Régulation - Le bras de fer est engagé
Les discussions européennes sur ce que sera la future PAC sont maintenant bien engagées. Les blocs s’affrontent entre régulateurs et les libéraux. Entre les deux, la position de l’Allemagne sera sans doute déterminante.

Ça y est : les grandes manœuvres sont maintenant bien engagées pour la définition de la politique agricole commune (PAC) de l’après 2013. Un bras de fer qui oppose la France et quelques pays d’accord sur les grandes lignes pour une PAC forte à un groupe de pays qui veulent à tout prix une libéralisation du secteur agricole. Le 26 mars, Nicolas Sarkozy obtenait de ses collègues, lors d’un sommet européen, qu’une mention soit faite, dans la « Stratégie 2020 pour l’Union », à la contribution de l’agriculture au développement et à la croissance de l’Europe. Une étape indispensable pour celui qui disait être prêt à « aller à une crise plutôt qu’à accepter le démantèlement de la PAC ».
Libéraux contre régulateurs
Le 29 mars, un conseil des ministres de l’agriculture à Bruxelles permettait d’y voir plus clair dans les blocs qui vont s’affronter au sujet de l’agriculture. Faute de consensus à ce stade sur l’avenir de la PAC, la présidence espagnole de l’UE a dû se contenter, lors de cette réunion, de présenter ses propres conclusions sur la gestion du marché et sur l’amélioration du fonctionnement de la chaîne alimentaire. Sur le premier point, elle n’avait même pas envisagé l’adoption de conclusions par le Conseil, tandis que, sur le second, elle a tenté en vain d’y parvenir. Dans les deux cas, les États membres les plus « libéraux » ont refusé de jouer le jeu. S’agissant des mesures de gestion, les réticences sont venues essentiellement de la Suède, du Danemark, du Royaume-Uni, des Pays-Bas et de l’Estonie, qui sont favorables à une politique encore plus orientée vers le marché. Côté français, on parle de clause de sauvegarde, de régulation, sans préciser outre mesure à ce stade.
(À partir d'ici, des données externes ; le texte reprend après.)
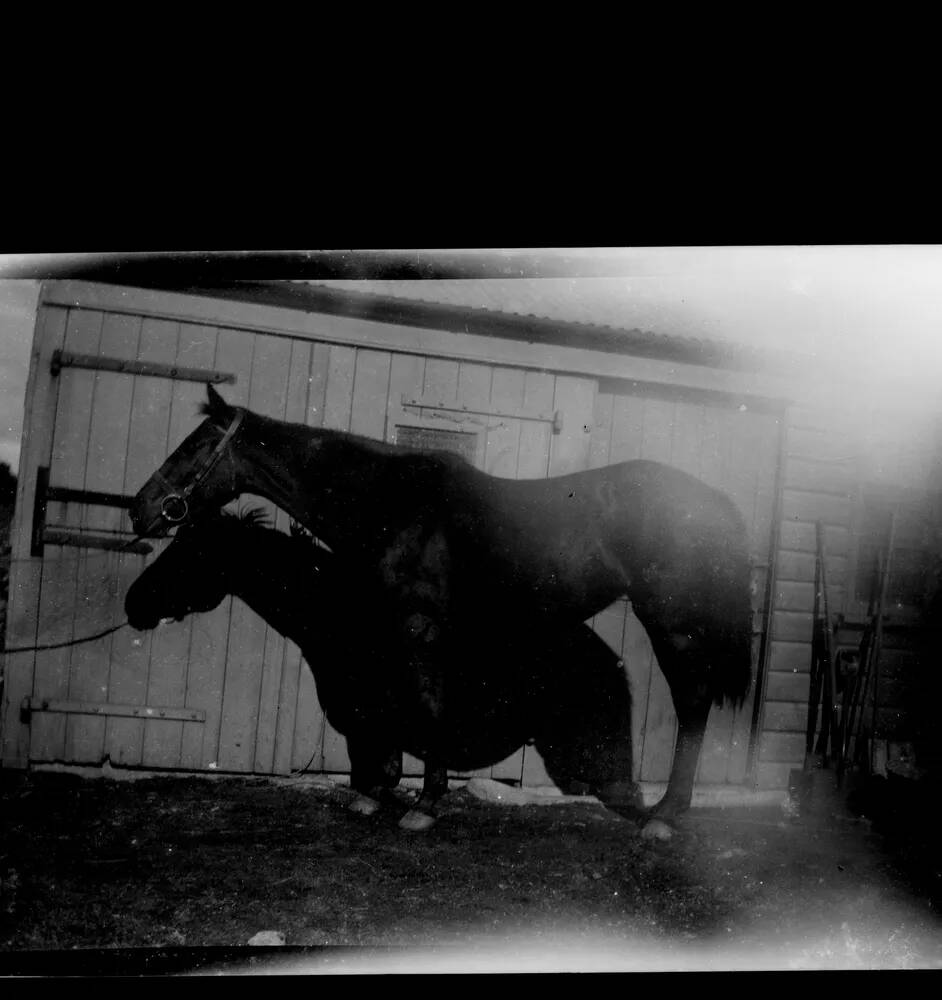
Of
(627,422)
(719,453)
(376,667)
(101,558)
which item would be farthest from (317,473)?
(719,453)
Le pouvoir des interprofessions
Sur la chaîne alimentaire, le Royaume-Uni, le Danemark, la Suède et la République tchèque ont jugé que le texte de la présidence allait trop loin en ce qui concerne les pouvoirs des interprofessions, l’élaboration de « contrats standard » entre les différents acteurs et la modification éventuelle des règles de concurrence. À ce sujet, le ministre français, Bruno Le Maire, a rencontré, avant la réunion ministérielle, le commissaire européen à la concurrence, Joaquin Almunia, pour lui proposer des adaptations des règles communautaires à la spécificité du secteur agricole et alimentaire. Cependant, les libéraux n’en démordent pas. « Nous préférons nous conformer aux règles de concurrence plutôt que les changer », a fait valoir le ministre suédois Eskil Erlandsson, qui plaide pour « considérer les agriculteurs comme des entrepreneurs ». Question budget, dont la négociation sera sans doute l’étape cruciale pour la PAC, plusieurs pays européens souhaiteraient réduire fortement la part des dépenses allouées à l’agriculture.
D’autres - Italie, France, Grèce et Autriche notamment - se sont au contraire prononcés lundi en faveur du maintien d’un financement fort pour la PAC. L’Allemagne, de son côté, a jugé ce débat prématuré, soulignant qu’il ne fallait pas préjuger de la discussion sur le budget de l’UE, selon des sources diplomatiques. La position de l’Allemagne, qu’elle se réserve bien d’annoncer trop tôt, sera majeure. La France ne s’y trompe pas.
France-Allemagne : une concertation forte qui prend du temps
Bruno Le Maire a annoncé le 29 mars à Bruxelles que la France et l’Allemagne présenteraient, « d’ici juin », une « contribution conjointe » sur l’avenir de la PAC. Celle-ci a été demandée par le président Nicolas Sarkozy et la chancelière Angela Merkel, a-t-il précisé. Sur ces questions, il y a entre Paris et Berlin une « concertation forte » qui « prend du temps », a également noté le ministre français de l’agriculture devant les journalistes, soulignant les « efforts » entrepris pour permettre d’aboutir à un « accord » entre les deux parties.